▶ _EXCERPTED TEXT_
And now, on to a point-by-point response!

Symfony is not slow in the meaning of “not optimized”

But it *is* slow in the meaning of “relative to other frameworks.”

Regarding the title of M. Zaninotto’s article, I don’t know of any reputable benchmark projects that conclude Symfony is “too slow for real-world usage” in general. (Perhaps M. Zaninotto would link to such a statement?) Of course, the definition of “real-world” is subjective; the requirements of some applications are not necessarily the same as others.

What is not subjective is the responsiveness of Symfony when compared to other frameworks in a controlled scenario: for a target of 500 req/sec, you are likely to need more servers to balance across with Symfony than with Cake, Solar or Zend. This is implied by my earlier benchmarking article.

If some benchmarks show that symfony is slower, jumping to the conclusion that symfony is not optimized is a big mistake.

Spatial question items:
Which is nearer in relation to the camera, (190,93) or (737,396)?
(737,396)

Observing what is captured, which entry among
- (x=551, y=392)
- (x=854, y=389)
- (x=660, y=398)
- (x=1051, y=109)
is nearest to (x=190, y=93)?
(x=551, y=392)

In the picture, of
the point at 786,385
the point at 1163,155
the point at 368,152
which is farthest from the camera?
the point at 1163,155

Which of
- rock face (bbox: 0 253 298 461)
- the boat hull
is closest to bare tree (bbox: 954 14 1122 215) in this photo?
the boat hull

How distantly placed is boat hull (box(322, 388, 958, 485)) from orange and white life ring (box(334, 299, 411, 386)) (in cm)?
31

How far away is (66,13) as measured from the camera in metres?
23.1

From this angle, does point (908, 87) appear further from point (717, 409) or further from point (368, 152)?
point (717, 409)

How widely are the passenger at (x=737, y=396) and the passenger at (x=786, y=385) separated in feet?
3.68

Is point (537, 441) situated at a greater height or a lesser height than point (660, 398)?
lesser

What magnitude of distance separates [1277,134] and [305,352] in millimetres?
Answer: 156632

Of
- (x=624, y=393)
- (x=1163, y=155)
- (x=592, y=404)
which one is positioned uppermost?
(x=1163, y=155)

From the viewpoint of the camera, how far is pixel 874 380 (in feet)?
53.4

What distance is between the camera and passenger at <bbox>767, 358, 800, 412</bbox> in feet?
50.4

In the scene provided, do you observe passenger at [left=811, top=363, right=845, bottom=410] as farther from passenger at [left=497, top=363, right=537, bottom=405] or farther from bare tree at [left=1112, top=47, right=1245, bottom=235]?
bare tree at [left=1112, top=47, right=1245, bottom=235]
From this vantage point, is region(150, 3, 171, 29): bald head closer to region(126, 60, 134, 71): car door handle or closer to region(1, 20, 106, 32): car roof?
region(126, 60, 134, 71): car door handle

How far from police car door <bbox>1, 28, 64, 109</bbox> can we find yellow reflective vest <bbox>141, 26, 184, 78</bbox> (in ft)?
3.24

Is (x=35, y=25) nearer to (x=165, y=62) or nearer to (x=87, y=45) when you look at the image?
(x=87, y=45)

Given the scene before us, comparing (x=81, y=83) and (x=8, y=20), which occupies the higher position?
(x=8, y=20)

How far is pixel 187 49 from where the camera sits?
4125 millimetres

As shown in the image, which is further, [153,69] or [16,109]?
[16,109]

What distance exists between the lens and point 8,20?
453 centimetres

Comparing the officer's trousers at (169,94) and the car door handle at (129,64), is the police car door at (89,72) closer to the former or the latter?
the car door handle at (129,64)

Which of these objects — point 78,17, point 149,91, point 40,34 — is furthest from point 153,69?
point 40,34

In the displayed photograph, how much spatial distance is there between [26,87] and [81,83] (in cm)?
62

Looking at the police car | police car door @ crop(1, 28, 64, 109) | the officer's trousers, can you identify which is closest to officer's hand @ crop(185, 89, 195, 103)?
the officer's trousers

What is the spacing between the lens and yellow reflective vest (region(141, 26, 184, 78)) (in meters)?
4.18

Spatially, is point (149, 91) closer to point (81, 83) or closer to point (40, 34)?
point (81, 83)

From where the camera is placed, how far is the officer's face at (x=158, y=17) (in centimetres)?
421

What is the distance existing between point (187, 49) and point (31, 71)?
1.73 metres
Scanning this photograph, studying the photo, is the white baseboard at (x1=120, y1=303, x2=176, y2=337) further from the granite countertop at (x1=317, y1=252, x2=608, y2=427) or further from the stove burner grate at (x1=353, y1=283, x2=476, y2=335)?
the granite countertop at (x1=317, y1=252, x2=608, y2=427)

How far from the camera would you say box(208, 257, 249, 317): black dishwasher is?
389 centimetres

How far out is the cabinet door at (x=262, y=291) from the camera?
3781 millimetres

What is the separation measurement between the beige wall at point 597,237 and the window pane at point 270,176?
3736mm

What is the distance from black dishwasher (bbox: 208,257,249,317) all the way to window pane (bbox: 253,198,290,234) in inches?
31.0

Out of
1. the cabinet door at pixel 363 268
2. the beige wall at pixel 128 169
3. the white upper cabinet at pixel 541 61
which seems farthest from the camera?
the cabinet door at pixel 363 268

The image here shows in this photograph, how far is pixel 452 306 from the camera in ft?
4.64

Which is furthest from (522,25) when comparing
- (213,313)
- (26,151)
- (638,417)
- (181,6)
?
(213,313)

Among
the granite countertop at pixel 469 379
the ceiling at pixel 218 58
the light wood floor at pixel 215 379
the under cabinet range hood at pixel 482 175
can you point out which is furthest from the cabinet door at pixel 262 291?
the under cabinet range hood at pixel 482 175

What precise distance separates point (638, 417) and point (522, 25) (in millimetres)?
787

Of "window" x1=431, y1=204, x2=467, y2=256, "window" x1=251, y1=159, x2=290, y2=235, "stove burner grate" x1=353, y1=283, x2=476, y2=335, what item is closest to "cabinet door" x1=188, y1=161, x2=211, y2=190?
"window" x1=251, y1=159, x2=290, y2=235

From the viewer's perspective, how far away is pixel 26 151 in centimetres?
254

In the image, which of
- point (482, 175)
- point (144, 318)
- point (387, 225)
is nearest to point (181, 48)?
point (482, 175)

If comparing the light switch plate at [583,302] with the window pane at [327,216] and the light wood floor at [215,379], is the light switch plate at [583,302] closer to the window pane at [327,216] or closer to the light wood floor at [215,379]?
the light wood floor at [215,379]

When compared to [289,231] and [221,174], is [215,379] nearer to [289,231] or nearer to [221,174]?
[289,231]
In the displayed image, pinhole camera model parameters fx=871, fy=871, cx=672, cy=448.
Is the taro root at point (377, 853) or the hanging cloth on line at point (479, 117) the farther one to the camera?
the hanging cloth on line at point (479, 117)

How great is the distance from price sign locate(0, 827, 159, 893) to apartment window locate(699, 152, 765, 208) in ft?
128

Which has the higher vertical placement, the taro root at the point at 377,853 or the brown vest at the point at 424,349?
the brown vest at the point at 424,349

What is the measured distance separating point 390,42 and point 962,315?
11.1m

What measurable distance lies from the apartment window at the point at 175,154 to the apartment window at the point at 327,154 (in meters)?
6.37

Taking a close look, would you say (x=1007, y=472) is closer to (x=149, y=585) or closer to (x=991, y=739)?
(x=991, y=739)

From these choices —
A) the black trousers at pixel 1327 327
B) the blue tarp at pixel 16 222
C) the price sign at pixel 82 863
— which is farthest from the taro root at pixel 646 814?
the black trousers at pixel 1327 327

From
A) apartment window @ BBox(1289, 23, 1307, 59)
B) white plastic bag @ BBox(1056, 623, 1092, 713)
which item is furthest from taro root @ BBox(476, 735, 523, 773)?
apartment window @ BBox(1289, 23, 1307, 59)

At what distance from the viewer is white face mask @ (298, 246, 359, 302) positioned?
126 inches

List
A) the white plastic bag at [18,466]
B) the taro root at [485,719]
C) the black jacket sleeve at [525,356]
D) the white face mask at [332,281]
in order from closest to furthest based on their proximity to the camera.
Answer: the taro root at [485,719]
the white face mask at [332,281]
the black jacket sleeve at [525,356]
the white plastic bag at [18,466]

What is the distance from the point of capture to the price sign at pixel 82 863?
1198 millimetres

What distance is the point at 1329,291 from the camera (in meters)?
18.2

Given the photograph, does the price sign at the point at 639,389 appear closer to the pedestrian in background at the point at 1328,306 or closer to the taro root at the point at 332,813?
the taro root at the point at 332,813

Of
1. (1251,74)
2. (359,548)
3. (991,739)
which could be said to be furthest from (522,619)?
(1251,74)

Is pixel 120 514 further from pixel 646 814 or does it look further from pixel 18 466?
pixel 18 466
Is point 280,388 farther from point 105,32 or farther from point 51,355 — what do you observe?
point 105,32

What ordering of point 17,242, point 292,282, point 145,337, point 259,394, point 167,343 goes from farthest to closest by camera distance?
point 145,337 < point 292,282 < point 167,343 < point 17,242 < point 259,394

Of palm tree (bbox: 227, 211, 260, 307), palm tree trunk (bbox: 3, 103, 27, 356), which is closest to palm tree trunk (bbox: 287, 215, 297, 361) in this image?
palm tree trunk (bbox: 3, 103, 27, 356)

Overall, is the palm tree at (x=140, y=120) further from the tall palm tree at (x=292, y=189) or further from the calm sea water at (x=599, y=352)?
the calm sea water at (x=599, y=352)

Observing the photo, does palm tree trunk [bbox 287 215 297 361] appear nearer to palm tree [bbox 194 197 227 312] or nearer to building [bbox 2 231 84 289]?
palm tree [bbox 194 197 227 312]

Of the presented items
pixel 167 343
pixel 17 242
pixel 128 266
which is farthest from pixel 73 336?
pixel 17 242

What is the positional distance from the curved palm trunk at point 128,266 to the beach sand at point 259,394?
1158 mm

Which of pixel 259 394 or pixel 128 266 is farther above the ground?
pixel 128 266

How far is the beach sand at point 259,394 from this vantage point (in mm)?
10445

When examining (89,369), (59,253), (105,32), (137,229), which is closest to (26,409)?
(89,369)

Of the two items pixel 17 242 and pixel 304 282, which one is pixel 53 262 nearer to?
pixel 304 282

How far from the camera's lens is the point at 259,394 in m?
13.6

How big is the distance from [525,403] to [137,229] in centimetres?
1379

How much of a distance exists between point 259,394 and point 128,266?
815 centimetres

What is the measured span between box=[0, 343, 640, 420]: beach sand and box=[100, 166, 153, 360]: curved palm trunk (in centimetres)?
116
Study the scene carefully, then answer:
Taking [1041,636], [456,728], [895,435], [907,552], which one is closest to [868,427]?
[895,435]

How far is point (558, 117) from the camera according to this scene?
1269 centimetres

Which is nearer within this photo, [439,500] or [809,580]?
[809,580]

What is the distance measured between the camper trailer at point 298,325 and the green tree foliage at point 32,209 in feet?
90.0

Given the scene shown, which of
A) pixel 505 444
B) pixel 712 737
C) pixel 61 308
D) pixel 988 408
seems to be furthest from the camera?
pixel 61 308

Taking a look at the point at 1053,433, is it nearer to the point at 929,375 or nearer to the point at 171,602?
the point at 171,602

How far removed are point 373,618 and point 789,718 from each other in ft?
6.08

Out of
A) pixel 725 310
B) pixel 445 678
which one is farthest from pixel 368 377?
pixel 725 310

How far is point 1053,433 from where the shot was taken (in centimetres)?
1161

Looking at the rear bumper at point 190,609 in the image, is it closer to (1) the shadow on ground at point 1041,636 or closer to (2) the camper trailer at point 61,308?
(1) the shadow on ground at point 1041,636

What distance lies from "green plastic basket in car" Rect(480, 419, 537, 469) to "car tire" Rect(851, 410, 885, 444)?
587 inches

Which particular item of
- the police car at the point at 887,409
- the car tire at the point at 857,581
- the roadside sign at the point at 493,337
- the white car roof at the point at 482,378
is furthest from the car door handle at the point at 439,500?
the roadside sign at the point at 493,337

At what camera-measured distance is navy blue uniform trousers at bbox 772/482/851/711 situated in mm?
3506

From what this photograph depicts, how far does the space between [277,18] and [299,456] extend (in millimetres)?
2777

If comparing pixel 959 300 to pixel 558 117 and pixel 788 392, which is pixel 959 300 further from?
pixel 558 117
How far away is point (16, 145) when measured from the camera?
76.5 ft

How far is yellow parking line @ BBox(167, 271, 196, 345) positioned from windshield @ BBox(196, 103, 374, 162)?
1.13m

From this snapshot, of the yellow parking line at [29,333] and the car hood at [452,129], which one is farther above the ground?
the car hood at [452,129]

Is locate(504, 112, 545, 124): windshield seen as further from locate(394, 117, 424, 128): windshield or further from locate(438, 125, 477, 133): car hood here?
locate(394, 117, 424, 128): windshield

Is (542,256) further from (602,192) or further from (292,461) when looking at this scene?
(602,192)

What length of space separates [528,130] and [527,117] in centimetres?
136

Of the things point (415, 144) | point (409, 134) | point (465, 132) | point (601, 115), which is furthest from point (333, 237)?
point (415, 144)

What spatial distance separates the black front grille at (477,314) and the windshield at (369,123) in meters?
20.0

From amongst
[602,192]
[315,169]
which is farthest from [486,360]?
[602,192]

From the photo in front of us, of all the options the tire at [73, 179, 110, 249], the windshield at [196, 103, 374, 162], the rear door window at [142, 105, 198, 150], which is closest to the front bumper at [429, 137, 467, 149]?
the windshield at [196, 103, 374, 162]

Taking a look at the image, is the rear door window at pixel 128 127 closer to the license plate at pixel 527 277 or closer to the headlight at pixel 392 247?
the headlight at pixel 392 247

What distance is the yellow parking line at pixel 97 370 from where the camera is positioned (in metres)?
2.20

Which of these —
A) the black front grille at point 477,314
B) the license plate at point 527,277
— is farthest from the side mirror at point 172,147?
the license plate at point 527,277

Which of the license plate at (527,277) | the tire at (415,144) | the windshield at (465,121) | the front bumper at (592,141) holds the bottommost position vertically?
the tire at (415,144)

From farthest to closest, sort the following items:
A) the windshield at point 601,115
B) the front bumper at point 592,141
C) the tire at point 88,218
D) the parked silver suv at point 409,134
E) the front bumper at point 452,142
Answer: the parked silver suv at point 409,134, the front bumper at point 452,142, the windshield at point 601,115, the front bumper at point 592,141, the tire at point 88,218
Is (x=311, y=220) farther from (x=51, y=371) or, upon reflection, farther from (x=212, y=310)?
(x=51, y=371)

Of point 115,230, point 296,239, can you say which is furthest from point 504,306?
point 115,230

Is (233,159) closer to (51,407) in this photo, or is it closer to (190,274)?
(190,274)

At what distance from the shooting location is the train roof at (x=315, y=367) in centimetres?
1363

▶ _TASK BRIEF_
Write the next few paragraphs of the rebuttal on Symfony's speed, starting right after its last sentence. None of the material is needed here.

▶ _REPLY TO THE TASK_
I don’t know of any comparative benchmark research that concludes “Symfony is not optimized.” M. Zaninotto is arguing against a point that no benchmark project seems to be making. (Note that the benchmarks I generated explicitly attempt use each framework in its most-optimized dynamic state, including opcode caching. You can even download the source of the benchmarking code to see what the optimizations are.)

I'd say that people who take this shortcut are either way smarter than us, or they don't know what profiling is, they didn't look at the symfony code, and they can't make the difference between efficient code and a bottle of beer.

Profiling to optimize a subset of code lines is not the same as benchmarking the responsiveness of a dynamic controller/action/view dispatch sequence. (The speed of the code blocks together are taken into account by the nature of the benchmark.)

So for instance, you will not find this code in symfony:

for ($i = 0; $i<count($my_array); $i++)

instead, we try to always do:

for ($i = 0, $count = count($my_array); $i<$count; $i++)

This is because we know it makes a difference.

How do we know it? Because we measured. We do use profiling tools a lot, on our own applications as well as on symfony itself. In fact, if you look at the symfony code, you can see that there are numerous optimizations already in place.

I agree that the second code-block is much better than the first speedwise. (N.b.: the first one calls count() on each cycle of the loop, whereas the second one calls count() only once.)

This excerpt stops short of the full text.